Gather every line of the listing below that contains the string "closer", and copy each one out. Treat case as significant when matching.

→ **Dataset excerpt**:
|---|

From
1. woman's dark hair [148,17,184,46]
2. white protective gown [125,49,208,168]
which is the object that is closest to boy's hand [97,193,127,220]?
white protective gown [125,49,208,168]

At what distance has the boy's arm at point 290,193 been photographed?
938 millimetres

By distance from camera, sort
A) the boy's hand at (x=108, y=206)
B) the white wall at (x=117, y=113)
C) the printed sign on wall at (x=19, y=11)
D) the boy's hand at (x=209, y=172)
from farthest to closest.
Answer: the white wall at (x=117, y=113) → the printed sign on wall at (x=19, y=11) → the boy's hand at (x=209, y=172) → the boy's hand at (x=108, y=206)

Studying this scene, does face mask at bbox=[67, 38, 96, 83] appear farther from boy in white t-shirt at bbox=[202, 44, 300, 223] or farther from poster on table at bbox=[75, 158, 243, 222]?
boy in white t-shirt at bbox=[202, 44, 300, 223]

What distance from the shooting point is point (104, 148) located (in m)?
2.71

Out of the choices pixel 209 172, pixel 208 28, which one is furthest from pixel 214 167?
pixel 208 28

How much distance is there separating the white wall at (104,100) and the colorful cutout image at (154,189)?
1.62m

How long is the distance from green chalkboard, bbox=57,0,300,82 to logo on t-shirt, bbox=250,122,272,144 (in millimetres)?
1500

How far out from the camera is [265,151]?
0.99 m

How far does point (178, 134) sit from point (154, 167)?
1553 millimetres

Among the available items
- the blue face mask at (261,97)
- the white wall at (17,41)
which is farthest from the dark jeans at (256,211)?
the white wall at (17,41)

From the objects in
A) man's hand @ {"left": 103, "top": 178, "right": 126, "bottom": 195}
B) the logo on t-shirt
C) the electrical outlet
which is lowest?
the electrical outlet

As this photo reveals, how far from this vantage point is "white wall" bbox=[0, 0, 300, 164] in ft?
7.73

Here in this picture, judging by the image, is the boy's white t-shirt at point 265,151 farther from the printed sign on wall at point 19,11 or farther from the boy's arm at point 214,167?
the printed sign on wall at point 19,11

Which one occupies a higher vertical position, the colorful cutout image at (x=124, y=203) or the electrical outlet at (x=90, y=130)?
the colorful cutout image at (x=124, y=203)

|---|

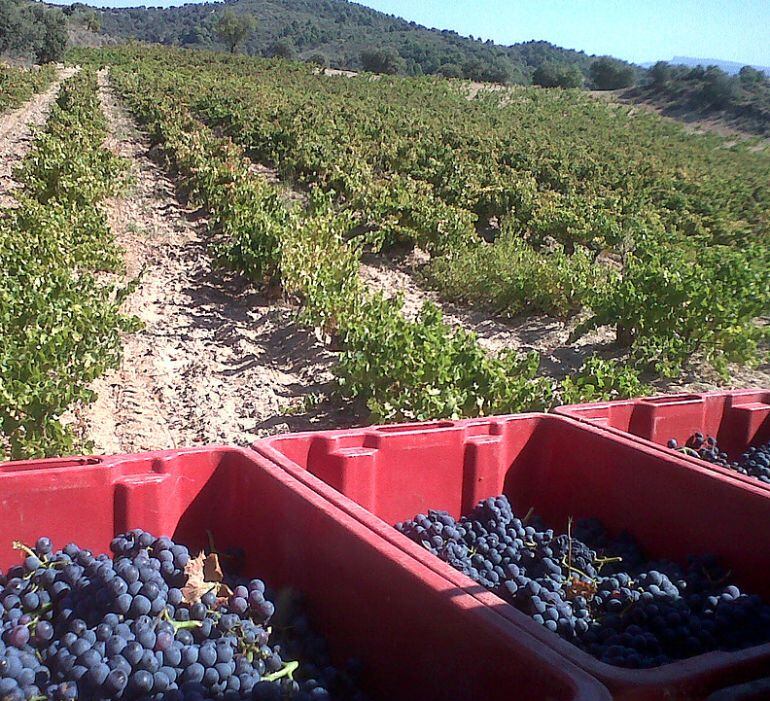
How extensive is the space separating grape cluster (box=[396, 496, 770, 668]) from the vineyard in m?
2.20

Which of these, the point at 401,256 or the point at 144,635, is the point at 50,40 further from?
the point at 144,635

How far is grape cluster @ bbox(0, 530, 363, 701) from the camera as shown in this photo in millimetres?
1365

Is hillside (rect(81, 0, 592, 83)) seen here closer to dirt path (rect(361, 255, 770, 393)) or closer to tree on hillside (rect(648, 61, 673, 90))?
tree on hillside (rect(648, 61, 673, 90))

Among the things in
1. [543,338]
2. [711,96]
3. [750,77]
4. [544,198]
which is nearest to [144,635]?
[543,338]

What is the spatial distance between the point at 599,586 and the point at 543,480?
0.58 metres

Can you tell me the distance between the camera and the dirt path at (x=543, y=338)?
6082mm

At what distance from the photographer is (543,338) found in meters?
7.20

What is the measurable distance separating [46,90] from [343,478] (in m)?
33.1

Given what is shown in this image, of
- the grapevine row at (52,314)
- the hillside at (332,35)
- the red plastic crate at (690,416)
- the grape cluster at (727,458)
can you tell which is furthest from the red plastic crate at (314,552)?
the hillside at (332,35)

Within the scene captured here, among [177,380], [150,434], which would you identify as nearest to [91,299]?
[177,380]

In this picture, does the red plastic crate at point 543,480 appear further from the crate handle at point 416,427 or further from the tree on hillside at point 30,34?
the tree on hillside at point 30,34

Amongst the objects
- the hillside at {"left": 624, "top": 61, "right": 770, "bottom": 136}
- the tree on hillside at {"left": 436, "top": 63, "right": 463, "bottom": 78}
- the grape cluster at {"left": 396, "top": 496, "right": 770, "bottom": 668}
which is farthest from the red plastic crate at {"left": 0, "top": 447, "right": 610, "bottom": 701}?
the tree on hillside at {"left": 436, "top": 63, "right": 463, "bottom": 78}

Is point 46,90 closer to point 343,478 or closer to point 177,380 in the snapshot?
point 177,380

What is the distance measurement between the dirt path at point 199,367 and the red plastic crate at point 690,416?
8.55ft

|---|

→ **RESPONSE BELOW**:
Is hillside (rect(81, 0, 592, 83)) seen here closer to dirt path (rect(361, 255, 770, 393)) or closer to tree on hillside (rect(648, 61, 673, 90))?
Is point 46,90 closer to point 343,478 or closer to point 177,380 in the snapshot?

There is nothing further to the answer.